Are there differences to consider for first responders where victims inhale smoke from i.e. forest fires as compared to house, building or vehicle fires?
The type of fire is always taken into consideration. There is a saying that the smoke is more dangerous than the fire.
The treatment will be the same but the effects may change slightly based on the chemicals in the smoke.
Smoke inhalation occurs when you breathe in the products of combustion during a fire. Combustion results from the rapid breakdown of a substance by heat (more commonly called burning).
Smoke is a mixture of heated particles and gases. It is impossible to predict the exact composition of smoke produced by a fire. The products being burned, the temperature of the fire, and the amount of oxygen available to the fire all make a difference in the type of smoke produced.
A house or building would contain chemicals or compounds such as paint, glue, electronics, plastics, cupboards and laminates, carpets and curtains, all these elements are combustible and burn with ease and all release different chemicals into the air.
A vehicle has material seats, brake fluid, power steering fluid, engine and gearbox oil, petrol or diesel, as well as lots of different types of plastics all of which will release their own combination of chemicals into the air.
Natural toxic resins may be contained within a burning tree.
What are the most important misconceptions about the treatment of smoke inhalation?
The biggest misconception around smoke inhalation is that it is not a serious injury. Most patients say that they are ok and often try to decline medical assistance as they think they are “fine”, where its best to be assessed and treated by medics.
Generally, smoke can reach very high temperatures, and if inhaled, can lead to serious injuries to the respiratory tract and lungs. This needs to be treated immediately, and further medical support should be sought.
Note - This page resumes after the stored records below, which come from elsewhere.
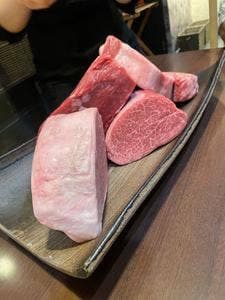 鉄板焼 grow 後楽園店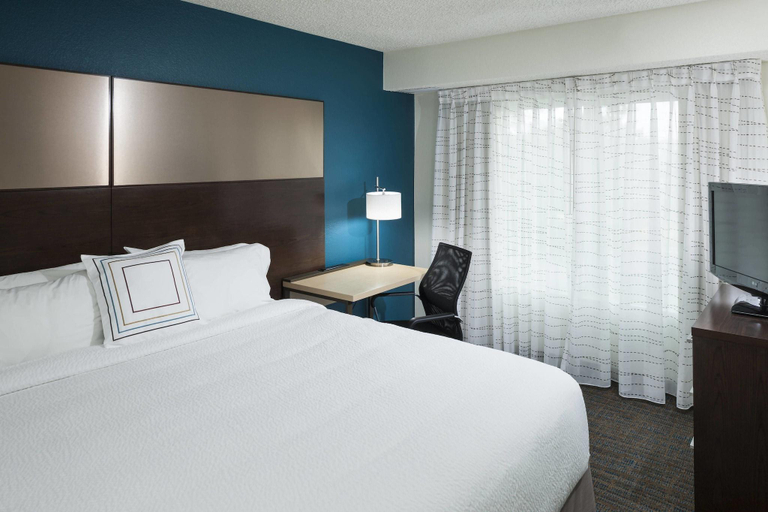 Bedroom 4, Residence Inn By Marriott Denver Highlands Ranch, Douglas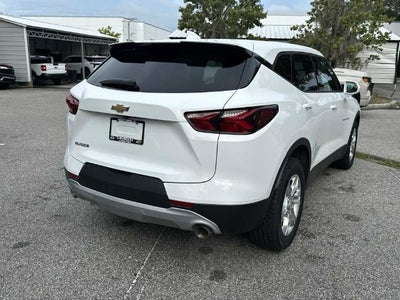 Chevrolet Blazer LT 2020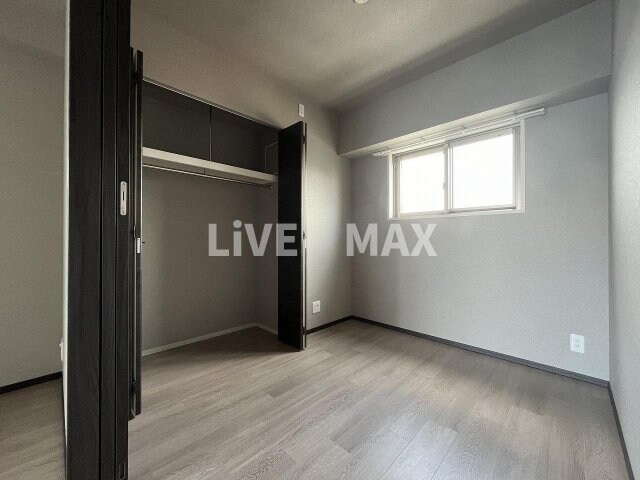 プレサンス　ロジェ　大須　白川公園の物件内観写真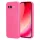 Techsuit - SoftFlex - Google Pixel 10a - Hot Pink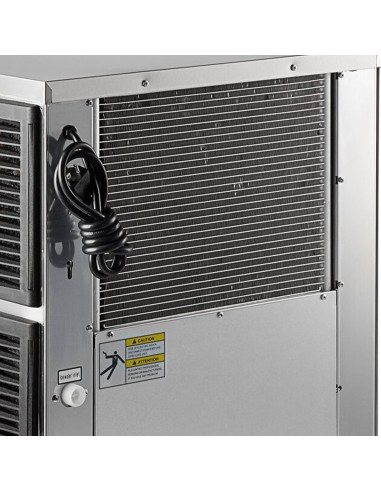 MACHINE A GLAÇONS 225KG/24H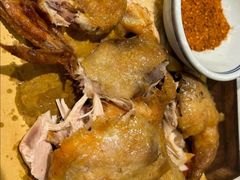 -打酱油·非遗淮扬菜(瘦西湖梅岭店)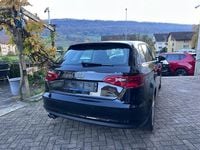Gebraucht Audi A3 Ambition 150 PS (110 kW) 2016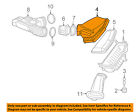 92201650 Gm Pontiac Oem G8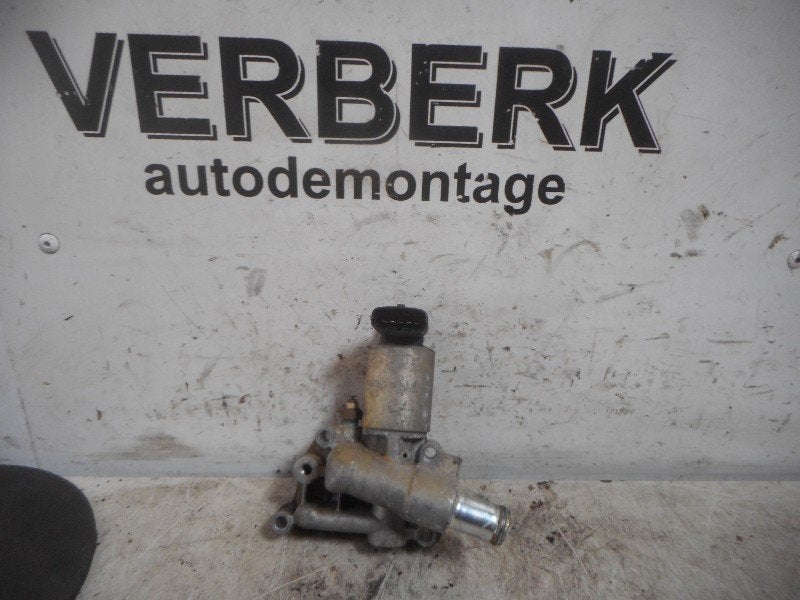 EGR KLEP Opel Corsa B (73 / 78 / 79) (90570478), Gebruikt, Opel, Opel Automobile GmbH, Kontakt-opel@opel.com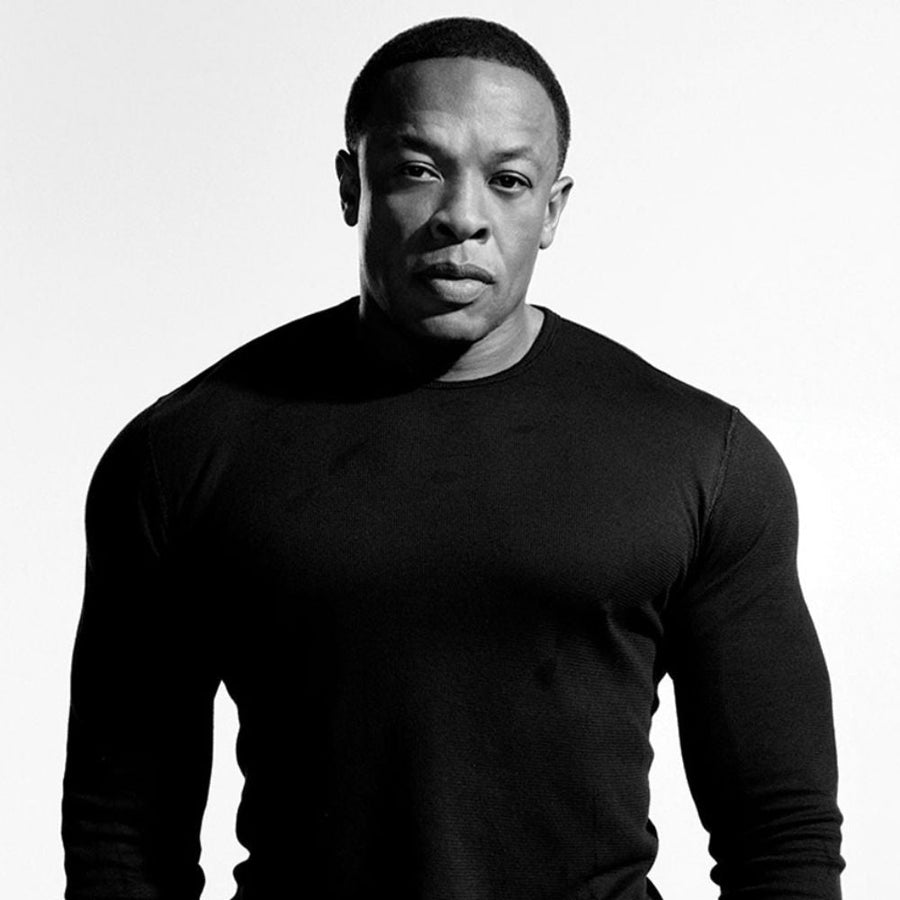 Dr. Dre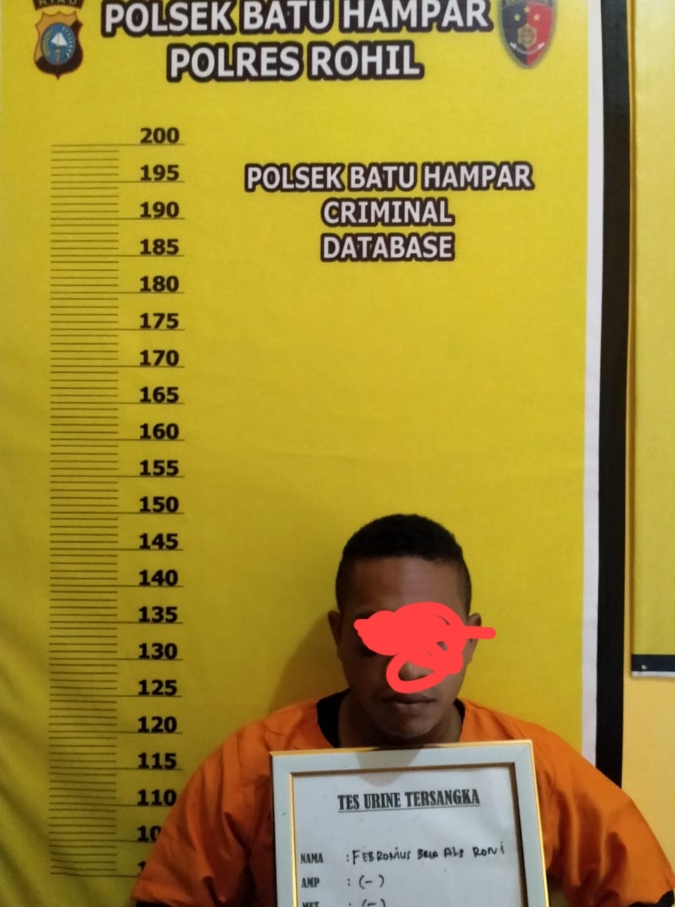 Diduga Perkosa Perempuan 28 Tahun, Security Ditahan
Some misconceptions emergency personnel hear often are:
- That fire is what generally kills or injures a person.
- It is important to highlight that a person can asphyxiate in just 3-5 minutes in thick smoke filled with toxic by-products.
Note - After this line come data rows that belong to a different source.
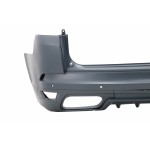 Πίσω Προφυλακτήρας Κατάλληλος Για Land Range Rover Sport L494 Suv (2013-2017) Πίσω Προφυλακτήρας Κατάλληλος Για Land Range Rover Sport L494 Suv (2013-2017)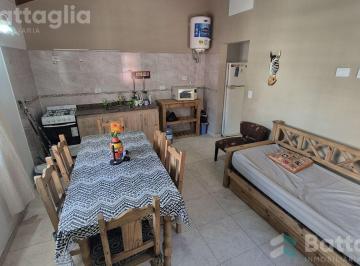 Departamento · 30m² · 2 Ambientes · 1 Cochera · Impecable Departamento Dos Ambientes con Cochera en Costa Azul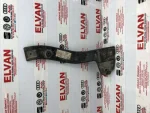 8E0807204B | Audi A4 Sağ Ön Tampon Ayağı - 1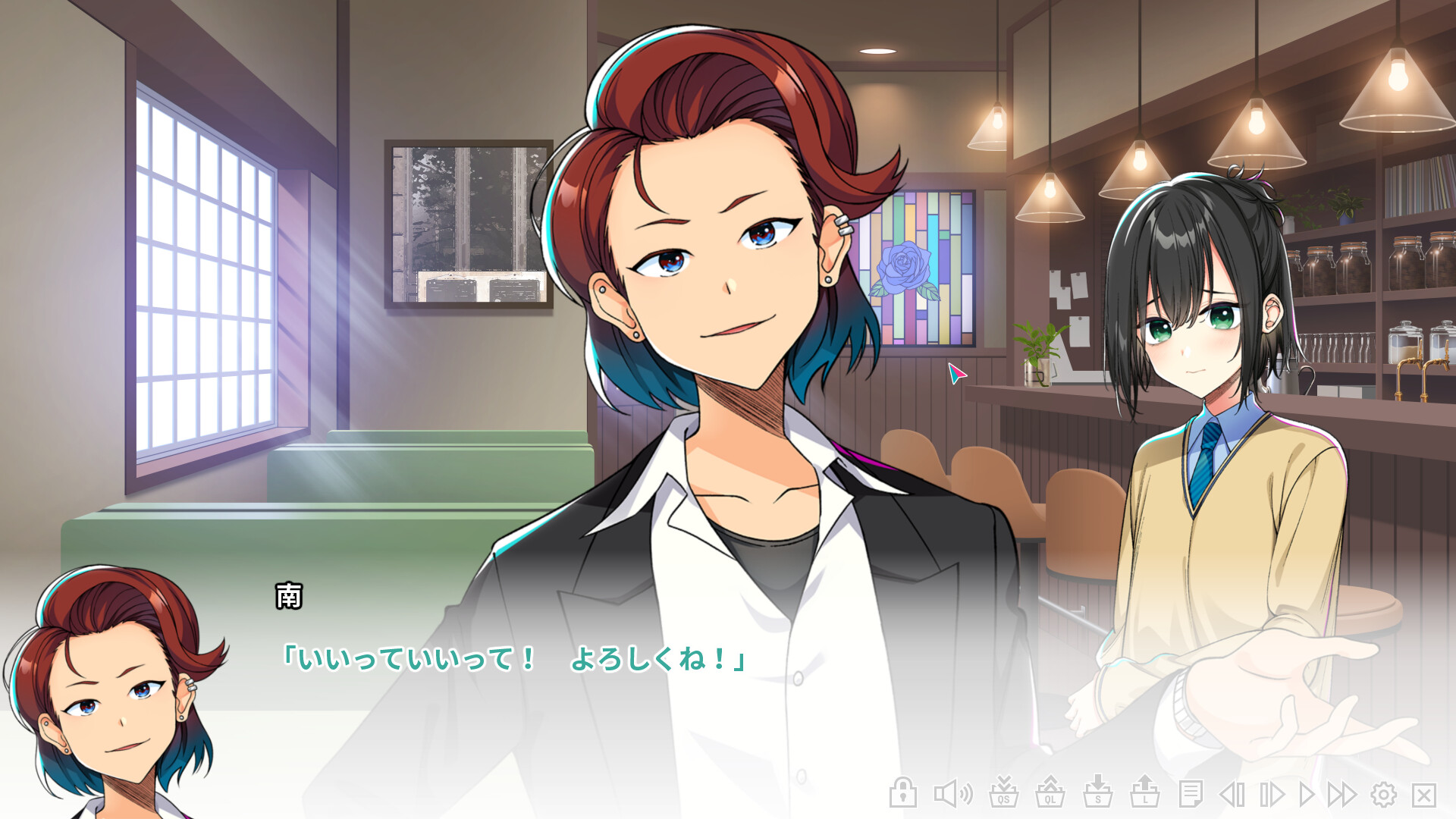 Monkeys!¡ / モンキーズ插图1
- That glass of milk or cough syrup will help you breathe better.
- Your lungs are filled with toxic chemicals and thick soot, this has taken up all the space in your lungs, so little oxygen exchange to takes place so giving a person milk or thick sticky cough medicines could aggravate the injury or even make things worse.
Smoke is a collection of tiny solid, liquid and gas particles. Although smoke can contain hundreds of different chemicals and fumes, visible smoke is mostly carbon (soot), tar, oils and ash. Smoke occurs when there is incomplete combustion (not enough oxygen to burn the fuel completely).
What are the most important steps to take on the scene and with the treatment of the victim of smoke inhalation?
Personal safety to yourself is paramount, if there is a chance that you would be taking a serious risk, rather than waiting for trained professionals to arrive.
- Firstly, the patients need to be removed from the source of the smoke to an area upwind from the fire. You and the patient need to be moved from the “hot zone” to a well-ventilated area.
- Once this is done, a full assessment should be completed to assess what level of care the patient requires.
- Speak to them to establish their level of consciousness and ask them if they are in pain, and where is the pain.
- How they answer the questions should give you an indication of smoke inhalation.
- Look into their nostrils and mouth for classic signs of soot.
- If the person experiences any of the following symptoms associated with smoke inhalation seek medical attention immediately:
- Difficulty in breathing.
- Mental confusion.
- Prolonged coughing.
- Hoarse voice.
As soon as the assessments are complete, nebulised oxygen should be administered. As stated above, further medical attention should be sought, as to ensure no further damage had been sustained to the respiratory tract.